RYCERKACHK
2872

To są fakty, które ściśle wiążą się ze sobą. To są drogowskazy dla Polski.

Objawienia Matki Boskiej Tatarom i Polakom w Kęble w 1278r., a Objawienia bolszewikom w 1920r.

Z książki Stanisława Krajskiego pt. „Spisek przeciwko Matce Bożej (i Polsce) Czy Matka Boża wzywa nas do walki?”

=============

Objawienie Maryi w Kęble koło Wąwolnicy w 1278 r., objawienia, z których Giulio Mancinelli dowiaduje się od Matki Bożej, że jest Ona Królową Polski (przełom XVI i XVII w.), Śluby Lwowskie Jana Kazimierza w 1656 r., objawienia w Gietrzwałdzie w dniach 27-29 czerwca 1877 r., objawienia na polach Bitwy Warszawskiej w dniach 14 i 15 sierpnia 1920 r.

To są fakty, które ściśle wiążą się ze sobą. To są drogowskazy dla Polski.

===============================

Co się wydarzyło w Kęble?


(str. 26 i nn.)

Na stronie internetowej sanktuarium w Wąwolnicy znajdujemy dwa teksty dotyczące objawień, które w odmienny sposób opisują przebieg wydarzeń.

Oto jeden z nich: „W kronice parafialnej czytamy opowieść przekazywaną w wąwolnickiej tradycji o początku kultu na tych terenach:

Strasznym był rok 1278 dla Polski.
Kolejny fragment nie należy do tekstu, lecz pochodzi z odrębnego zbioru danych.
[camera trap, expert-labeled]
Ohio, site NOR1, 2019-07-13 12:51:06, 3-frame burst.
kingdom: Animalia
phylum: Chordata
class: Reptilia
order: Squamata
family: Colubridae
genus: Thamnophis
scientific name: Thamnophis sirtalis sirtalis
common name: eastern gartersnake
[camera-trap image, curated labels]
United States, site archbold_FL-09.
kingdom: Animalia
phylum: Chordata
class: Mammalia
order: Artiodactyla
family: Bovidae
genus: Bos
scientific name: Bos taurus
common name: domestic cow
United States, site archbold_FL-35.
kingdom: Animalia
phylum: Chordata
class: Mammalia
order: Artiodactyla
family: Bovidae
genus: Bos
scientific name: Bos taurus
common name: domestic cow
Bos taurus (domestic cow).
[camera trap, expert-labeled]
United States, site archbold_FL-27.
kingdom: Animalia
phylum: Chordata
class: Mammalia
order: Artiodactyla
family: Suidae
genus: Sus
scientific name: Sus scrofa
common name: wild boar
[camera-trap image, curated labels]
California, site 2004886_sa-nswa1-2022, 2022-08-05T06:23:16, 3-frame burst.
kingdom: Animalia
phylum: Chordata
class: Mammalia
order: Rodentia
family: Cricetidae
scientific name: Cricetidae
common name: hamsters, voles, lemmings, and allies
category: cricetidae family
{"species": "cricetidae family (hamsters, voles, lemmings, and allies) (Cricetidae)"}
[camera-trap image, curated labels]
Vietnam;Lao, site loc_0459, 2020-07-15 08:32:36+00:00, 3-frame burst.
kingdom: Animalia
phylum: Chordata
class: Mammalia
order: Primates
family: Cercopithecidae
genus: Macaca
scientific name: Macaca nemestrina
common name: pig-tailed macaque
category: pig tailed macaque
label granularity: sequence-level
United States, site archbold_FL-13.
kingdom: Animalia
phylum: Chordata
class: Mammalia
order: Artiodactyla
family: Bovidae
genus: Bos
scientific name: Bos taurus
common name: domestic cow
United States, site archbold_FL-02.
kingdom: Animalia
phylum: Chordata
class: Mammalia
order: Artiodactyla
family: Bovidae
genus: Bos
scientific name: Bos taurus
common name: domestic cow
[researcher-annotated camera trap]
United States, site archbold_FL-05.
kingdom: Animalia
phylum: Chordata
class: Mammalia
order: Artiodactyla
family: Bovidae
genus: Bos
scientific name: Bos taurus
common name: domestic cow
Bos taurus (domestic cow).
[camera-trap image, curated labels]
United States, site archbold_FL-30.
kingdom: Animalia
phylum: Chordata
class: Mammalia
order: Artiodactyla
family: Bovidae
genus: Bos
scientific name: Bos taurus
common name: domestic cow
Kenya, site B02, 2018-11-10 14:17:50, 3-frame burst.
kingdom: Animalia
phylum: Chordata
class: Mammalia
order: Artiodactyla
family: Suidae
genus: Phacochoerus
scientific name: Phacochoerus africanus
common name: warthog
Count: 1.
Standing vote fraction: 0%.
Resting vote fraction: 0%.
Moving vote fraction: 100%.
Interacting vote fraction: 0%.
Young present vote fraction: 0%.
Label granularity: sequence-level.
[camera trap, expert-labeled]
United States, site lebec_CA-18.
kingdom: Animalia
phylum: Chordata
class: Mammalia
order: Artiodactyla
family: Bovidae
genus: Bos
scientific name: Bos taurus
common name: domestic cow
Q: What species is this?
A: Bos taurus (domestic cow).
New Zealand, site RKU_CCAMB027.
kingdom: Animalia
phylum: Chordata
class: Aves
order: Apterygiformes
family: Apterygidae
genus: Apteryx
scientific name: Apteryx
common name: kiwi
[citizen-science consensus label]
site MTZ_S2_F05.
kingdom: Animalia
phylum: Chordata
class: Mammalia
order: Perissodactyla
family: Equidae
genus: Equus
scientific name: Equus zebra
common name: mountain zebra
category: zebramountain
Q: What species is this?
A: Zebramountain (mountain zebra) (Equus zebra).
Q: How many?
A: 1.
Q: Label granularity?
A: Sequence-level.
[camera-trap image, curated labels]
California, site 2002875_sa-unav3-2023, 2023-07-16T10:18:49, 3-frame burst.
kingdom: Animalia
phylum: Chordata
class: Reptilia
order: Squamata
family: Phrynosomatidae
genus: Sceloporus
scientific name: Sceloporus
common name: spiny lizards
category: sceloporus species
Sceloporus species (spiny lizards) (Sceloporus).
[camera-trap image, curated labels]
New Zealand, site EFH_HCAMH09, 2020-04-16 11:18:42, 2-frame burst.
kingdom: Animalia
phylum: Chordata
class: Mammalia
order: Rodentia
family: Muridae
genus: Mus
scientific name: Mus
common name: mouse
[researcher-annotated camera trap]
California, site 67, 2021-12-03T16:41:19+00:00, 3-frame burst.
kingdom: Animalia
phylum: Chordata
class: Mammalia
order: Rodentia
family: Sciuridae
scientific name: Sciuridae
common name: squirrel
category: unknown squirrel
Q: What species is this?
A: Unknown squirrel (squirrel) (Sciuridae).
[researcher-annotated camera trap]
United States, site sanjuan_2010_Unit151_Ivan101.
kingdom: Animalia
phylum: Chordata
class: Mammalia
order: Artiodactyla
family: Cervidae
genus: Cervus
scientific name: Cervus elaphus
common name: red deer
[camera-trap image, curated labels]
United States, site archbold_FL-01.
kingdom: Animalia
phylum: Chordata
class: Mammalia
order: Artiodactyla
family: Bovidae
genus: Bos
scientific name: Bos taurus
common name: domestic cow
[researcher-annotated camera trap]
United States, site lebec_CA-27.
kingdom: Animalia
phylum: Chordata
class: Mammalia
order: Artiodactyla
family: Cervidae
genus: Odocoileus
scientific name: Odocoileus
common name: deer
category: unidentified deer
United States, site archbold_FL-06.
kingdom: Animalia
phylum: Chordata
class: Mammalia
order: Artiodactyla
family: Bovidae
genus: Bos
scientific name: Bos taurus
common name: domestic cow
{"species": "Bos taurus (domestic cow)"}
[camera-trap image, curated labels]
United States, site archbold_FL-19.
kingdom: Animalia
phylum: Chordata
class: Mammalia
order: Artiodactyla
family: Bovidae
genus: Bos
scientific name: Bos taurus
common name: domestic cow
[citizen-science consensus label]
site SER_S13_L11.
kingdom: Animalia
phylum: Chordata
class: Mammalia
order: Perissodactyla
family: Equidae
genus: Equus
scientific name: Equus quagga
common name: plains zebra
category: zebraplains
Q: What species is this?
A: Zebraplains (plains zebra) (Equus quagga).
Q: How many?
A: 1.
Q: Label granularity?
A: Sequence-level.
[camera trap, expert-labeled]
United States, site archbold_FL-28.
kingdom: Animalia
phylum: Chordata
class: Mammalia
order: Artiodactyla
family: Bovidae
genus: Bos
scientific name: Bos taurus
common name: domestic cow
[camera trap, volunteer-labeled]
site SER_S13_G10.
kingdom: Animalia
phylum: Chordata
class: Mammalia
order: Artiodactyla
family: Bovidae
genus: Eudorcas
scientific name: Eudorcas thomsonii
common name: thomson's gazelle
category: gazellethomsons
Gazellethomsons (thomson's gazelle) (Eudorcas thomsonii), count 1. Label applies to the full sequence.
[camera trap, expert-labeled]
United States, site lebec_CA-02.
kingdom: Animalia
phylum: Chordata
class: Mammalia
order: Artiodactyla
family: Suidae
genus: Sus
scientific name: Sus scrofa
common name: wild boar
Nawała tatarska zalała ją całą. Ziemia Lubelska najwięcej od innych spustoszeniu uległa, wtedy w głąb kraju krocie spieszyły barbarzyńskie zagony, tu zakładały główne swoje obozowiska, tu zwozili łupy świeżą krwią zbroczone. Spędzane krocie nieszczęśliwych jeńców przeznaczonych na niewolników chana. Po wielkich spustoszeniach Lublina kolej przyszła na położoną od niego o 4 mile drogi Wąwolnicę.

Bitwy rozgrywały się w Kęble koło Wąwolnicy, wśród lasów, gdzie znajdowała się statua Matki Bożej. Przy drodze koło wielkiego kamienia Tatarzy rozbili obóz, tu gromadzili łupy i przetrzymywali jeńców. Na ogromnym głazie ustawili statuę Matki Bożej, a ponieważ wiedzieli, jaką czcią otaczali Ją Polacy, a szczególnie mieszkańcy tych okolic, urządzali sobie z niej kpiny na oczach zniewolonych. W tym czasie pod Głuskiem Opolskim rozgrywała się ostateczna walka Tatarów z dziedzicem Wąwolnicy Ottonem Jastrzębczykiem. Chorągiew chana padła. Kiedy uciekający w popłochu najeźdźcy zbierali łupy i jeńców z Kębła, nad Matką Bożą ukazała się jasność i wznosić się zaczęła w górę, na przeciwległej górze o paręset kroków stanęła na lipie, jakoby uchodząc z rąk niewiernych. Czym jeszcze bardziej przerażeni Tatarzy, jak najszybciej uciekali, tak że łupy co nie były na wozach i jeńców pozostawili, nie myśląc o zdobywaniu zamku. Po ich ucieczce statua Matki Bożej nazad stanęła na kamieniu. Patrząc na te wydarzenia jeńcy zrozumieli, że nadszedł czas łaski, poczuli obecność Boga, który przywrócił im wolność"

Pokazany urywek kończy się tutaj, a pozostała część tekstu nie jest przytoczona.